I don't think that demanding that every ISP inspect and censor outgoing packets is ever going to work. Every network operator has their own definition of good and bad, and it's probably up to that operator to enforce it themselves. Regarding SSH, you can basically assume that 4.2 billion IPs will concurrently try every password database that exists against your server 24/7. Passwords are a failed experiment. People can't remember them, and attackers can easily guess them. The solution is: don't accept password logins, and ban particular IPs after a certain number of failed attempts. (You should do the same for any unauthenticated resource -- if someone gets 1000 pages from your website in a second, you should probably cut off access to them for a while. Some script has gone awry, and it's costing you money, not the author of the script.)

The topics that HN discusses can show you the breadth of opinions on this issue. One day it's "I hate cloud provider X for blocking my abusive service" with 3000 comments agreeing. The next day it's "I hate cloud provider Y for not blocking someone's abusive service" with a different 3000 commeters agreeing. No consensus will ever be reached, and there is no Internet police force you can bully into agreeing with you. I would just take precautions and move on, rather than appealing to a mob or administrative body for some meaningless justice.

2 comments

Probably yes, but hey! Why do Cloudflare Worker would need SSH connection establishment? I do not asking Cloudflare to block 22/tcp entirely, but all this situation is very odd - I am seeing anomaly, reported abuse to them, but no explanation why this is happening.

About password authentication I totally agreeing with you, but this is a bit out of scope of this thread.

The only purpose of this article is to know the truth what is really happening. I have never seen such many connections to the SSH even from researchers.

I think you need to spend more time looking at logs and network traffic in general, this is standard. I bet your public home IP will be scanned at least a couple times just today.
Judging my my home network, they can probably expect an SSH connection attempt on a home IP about every 5 seconds or so, or 18,000 times a day.

For some reason, this is 6× more than a server I have on an university network.
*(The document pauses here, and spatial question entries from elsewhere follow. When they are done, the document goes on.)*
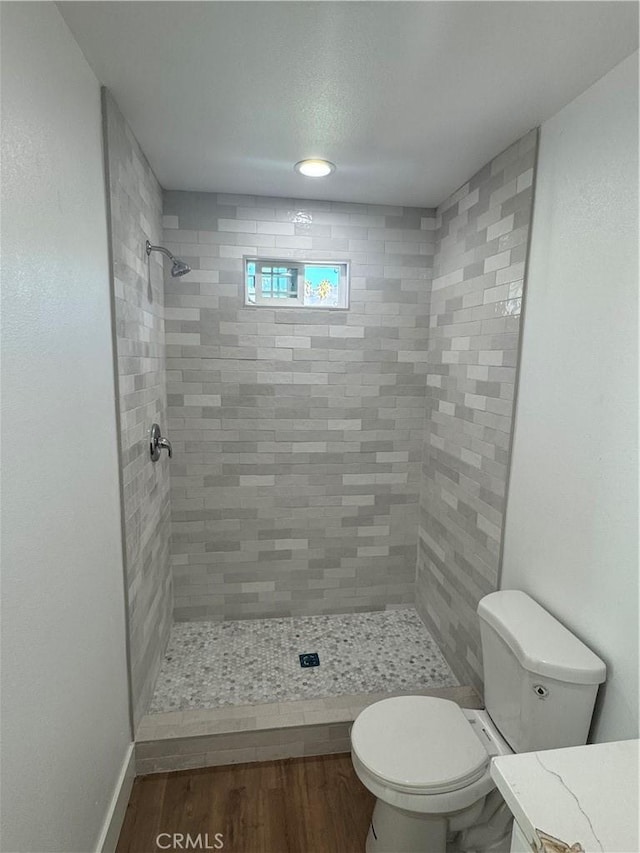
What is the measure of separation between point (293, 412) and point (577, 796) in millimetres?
1869

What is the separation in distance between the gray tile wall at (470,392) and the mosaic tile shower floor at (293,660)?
163 millimetres

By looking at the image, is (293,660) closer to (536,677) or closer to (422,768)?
(422,768)

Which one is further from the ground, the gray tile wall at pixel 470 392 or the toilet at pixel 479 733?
the gray tile wall at pixel 470 392

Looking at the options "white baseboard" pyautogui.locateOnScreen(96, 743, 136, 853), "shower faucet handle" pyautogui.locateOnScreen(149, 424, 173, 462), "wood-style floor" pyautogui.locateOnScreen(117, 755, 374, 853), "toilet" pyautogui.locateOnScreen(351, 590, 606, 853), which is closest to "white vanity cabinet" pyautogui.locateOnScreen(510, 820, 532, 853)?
"toilet" pyautogui.locateOnScreen(351, 590, 606, 853)

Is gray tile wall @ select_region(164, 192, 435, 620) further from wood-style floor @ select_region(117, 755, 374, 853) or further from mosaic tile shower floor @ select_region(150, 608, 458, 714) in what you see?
wood-style floor @ select_region(117, 755, 374, 853)

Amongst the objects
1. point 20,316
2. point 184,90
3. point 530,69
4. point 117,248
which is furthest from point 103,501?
point 530,69

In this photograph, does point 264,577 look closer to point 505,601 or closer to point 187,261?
point 505,601

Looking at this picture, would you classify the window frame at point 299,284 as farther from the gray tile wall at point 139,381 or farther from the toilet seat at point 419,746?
the toilet seat at point 419,746

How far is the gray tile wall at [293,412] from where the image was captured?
2.29 metres

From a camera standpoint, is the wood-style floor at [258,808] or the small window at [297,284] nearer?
the wood-style floor at [258,808]

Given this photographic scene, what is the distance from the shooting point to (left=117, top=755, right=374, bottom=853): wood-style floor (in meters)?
1.52

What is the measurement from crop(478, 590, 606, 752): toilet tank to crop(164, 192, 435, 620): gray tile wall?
3.79 ft

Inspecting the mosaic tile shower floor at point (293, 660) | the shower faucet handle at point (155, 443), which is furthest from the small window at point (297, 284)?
the mosaic tile shower floor at point (293, 660)

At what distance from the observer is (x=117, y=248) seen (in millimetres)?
1508
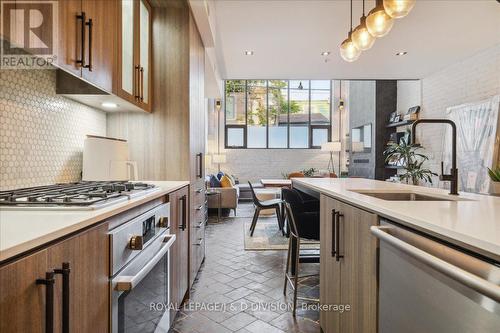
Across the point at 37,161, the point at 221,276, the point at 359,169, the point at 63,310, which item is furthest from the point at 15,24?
the point at 359,169

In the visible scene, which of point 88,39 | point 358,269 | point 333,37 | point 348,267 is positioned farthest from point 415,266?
point 333,37

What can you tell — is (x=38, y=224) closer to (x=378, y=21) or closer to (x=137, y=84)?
(x=137, y=84)

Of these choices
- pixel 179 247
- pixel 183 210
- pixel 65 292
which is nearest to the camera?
pixel 65 292

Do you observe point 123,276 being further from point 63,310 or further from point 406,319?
point 406,319

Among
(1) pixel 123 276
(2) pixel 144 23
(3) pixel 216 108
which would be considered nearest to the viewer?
(1) pixel 123 276

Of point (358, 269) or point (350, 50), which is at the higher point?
point (350, 50)

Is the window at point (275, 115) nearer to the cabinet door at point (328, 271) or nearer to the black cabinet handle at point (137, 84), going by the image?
the black cabinet handle at point (137, 84)

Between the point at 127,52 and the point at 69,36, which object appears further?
the point at 127,52

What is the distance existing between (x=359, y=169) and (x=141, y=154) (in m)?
7.06

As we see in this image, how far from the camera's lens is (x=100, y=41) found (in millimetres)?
1541

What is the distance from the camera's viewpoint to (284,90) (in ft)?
33.3

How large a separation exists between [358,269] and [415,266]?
1.54ft

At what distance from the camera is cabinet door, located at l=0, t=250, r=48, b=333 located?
59 centimetres

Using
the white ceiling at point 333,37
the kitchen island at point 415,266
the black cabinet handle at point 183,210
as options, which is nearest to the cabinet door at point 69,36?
the black cabinet handle at point 183,210
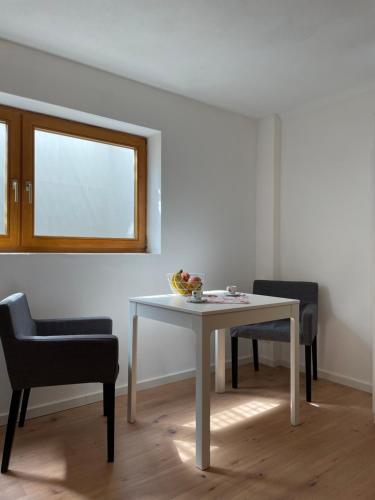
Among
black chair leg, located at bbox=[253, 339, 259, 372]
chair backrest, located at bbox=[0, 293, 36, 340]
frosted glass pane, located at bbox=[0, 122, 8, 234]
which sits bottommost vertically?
black chair leg, located at bbox=[253, 339, 259, 372]

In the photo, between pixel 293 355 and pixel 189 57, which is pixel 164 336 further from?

Please name the cloud providers that have a policy of allowing malicious actors to do SSH scans? Do you mean Cloudflare?
Let me know if you get banned for doing nmap -p 22 on AWS or GCP.
They used to block port scanning, back in 2015:

> When unauthorized port scanning is detected by AWS, it is stopped and blocked.

Page 13

https://web.archive.org/web/20160331233541/https://d0.awssta...

It's not clear, now.

We get obnoxious security cgi scanner from palo alto networks tripping alerts all the time coming from gcp ranges
Or it’s not detected. They’re trying to avoid being blocked anyway.